Wednesday, November 9, 2011

Conditions may be ripe for a global market collapse.

I will be the first to say that nobody can predict the future.  I also respect the fact that some people are pretty fair at predicting direction while others are pretty good at predicting the timing but pretty much nobody gets them both right at the same time.  But since that doesn't stop anyone else from flapping their virtual gums, why should I be held to a higher standard?

I like watching stock charts in the same way that a hunter watches herd movements.  It is not an absolute predictor of the next step but it can give a good idea.  Right now the charts are perfectly set up for a major 3rd wave Elliott style collapse.  I'm not saying that it must happen right here and right now but the odds do
favor a mass "run on the markets".  5 waves down finished the 1st wave of this sequence and we might just have finished the 2nd wave retracement.  The result is a very ominous declining double top.  A break out of the downward sloping olive line would make me reconsider but it seems to me that all the unkeepable promises in the world have only kept the Ponzi plate spinning.  No real progress has happened and in fact Bernanke has signaled that he is out of gas in his helicopter.  Besides, the fuel source for the debt Ponzi which was, of course, debt, is beginning to be seen as a bad thing by the American voter.  All of a sudden, deficits are beginning to matter again.  It means that buying our way out of this hole with more debt is going to be impossible.  People are tired of living in fear and they are starting (very early still, but starting nonetheless) to face the debt down.

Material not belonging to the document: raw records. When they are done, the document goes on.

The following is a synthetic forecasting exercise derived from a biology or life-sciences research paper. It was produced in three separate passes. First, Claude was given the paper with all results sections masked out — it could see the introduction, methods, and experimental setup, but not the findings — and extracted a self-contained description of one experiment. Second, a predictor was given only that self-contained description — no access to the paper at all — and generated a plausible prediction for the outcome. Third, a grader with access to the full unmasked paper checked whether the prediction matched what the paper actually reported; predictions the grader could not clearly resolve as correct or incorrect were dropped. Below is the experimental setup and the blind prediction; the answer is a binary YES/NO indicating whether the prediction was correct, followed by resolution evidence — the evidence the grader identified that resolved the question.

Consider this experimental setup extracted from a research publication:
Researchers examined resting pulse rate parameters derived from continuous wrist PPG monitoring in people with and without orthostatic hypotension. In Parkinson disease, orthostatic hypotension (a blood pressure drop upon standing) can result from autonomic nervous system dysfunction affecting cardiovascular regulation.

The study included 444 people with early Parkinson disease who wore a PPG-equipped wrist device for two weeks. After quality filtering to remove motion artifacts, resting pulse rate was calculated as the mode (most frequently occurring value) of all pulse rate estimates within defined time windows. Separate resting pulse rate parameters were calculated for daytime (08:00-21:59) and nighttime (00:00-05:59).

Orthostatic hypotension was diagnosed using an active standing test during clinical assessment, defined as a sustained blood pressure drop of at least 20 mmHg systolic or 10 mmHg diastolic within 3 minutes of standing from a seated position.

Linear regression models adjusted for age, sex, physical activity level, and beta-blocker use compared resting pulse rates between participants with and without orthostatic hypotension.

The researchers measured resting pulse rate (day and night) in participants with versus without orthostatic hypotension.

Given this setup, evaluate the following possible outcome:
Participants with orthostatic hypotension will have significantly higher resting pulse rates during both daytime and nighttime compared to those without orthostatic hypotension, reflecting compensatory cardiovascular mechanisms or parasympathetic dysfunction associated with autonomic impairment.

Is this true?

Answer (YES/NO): NO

Combine that with the fundamentals and you still can't guarantee anything, but your odds of being right go way, way up.  And so the fundamentals are that a corrupt money supply consisting of fiat currency (aka debt money) and fractional reserve banking (aka credit/debt) have created a global debt Ponzi which must either continue to grow or it will deflate rapidly.  The marginal places will get hit the first and the worst which is why the Eurozone looks more like a battle zone and everyone is preparing for a Greek exit from the common currency.  Of course, when they do that, their debt to others will collapse and never be paid back.  I don't mean part of it won't get paid back.  I mean that virtually none of it will be repaid.  At least not without war.

Picking up speed in a very Greek like direction now are Italy, Spain and Portugal.  When they roll over, and they will, then France and Germany will also roll over.  How rich are you really if your debt slave defaults?  How can you make payments on all those factories if those who you were "selling" the goods to flip you the bird and tell you to have a nice day.  And then there is China.  What a massive real estate bubble they have.  I predict that China will probably have the worst bout of civil unrest and violence of any affected country.  I expect it to get pretty bad in some places over there.  It's one thing to be lied to like we were in the states.  But in China they were darned near tied down and then lied to.  Even those who did not believe the lies could not escape the system.  Well, maybe a relative few at the top.  In the US people will get screwed as well but they will have only themselves to blame for going along with the scam.  In China it wasn't a matter of going along.  It was a matter of survival and it changed the way people treated each other.  This is why I suspect their anger will be far greater: they were forced to believe in the system.  When the system fails them as it must, there will be blood.  Unfortunately, the export-driven Chinese economy seems to be rolling over right now.

The normal mechanisms for trying to soften the crash are money printing, capital controls, price and wage freezes, etc.   All of these are likely to benefit gold holders.  Right now there is a global circular chain of currency debasement and collapse happening.  Look at Greece for example.  Anyone there who hasn't moved his entire savings into gold is a complete fool.  Greece is going to leave the Euro one way or another because it can't pay its Euro denominated debt.  When that happens its credit will go to $hit and its money will likely be devalued big time: 50-80% with a week or two of the Exit Event.  Same happened to Iceland when it defaulted.  Gold is the only safe haven for them.  There is virtually no other way it can turn out.  People of Greece, are you listening?  Get your a$$es down to the gold broker and buy metal!!  People will begin to learn this as the serial defaults continue not only to occur, but to get bigger with time.  People in the most marginal countries will come to undertand that you either get into gold or get wiped out.  The US will have its future shocks as well and they could be quite significant, but not as bad as the most marginal players in the world.

When IBM and McDonald's and Apple shares begin to tumble with big gaps downward then it is the sign that the big money is bailing on the market.  They are now canaries in a stock market collapse coal mine.  A rapid collapse could easily follow when these untouchable stocks begin to get sold off to pay the margin calls on the weaker stocks.  Each time a country defaults on it debt, gold should get a shot in the arm because if you can't trust sovereign debt then the only real haven left has to be gold.  Gold is old money.  How old? Nasa suggests that it is born in neutron stars. Whether or not that is true, we do know for sure that it is never as a result of government decree.  Gold was among the first things on record to be used as money.  It will likely be among the last things standing as money.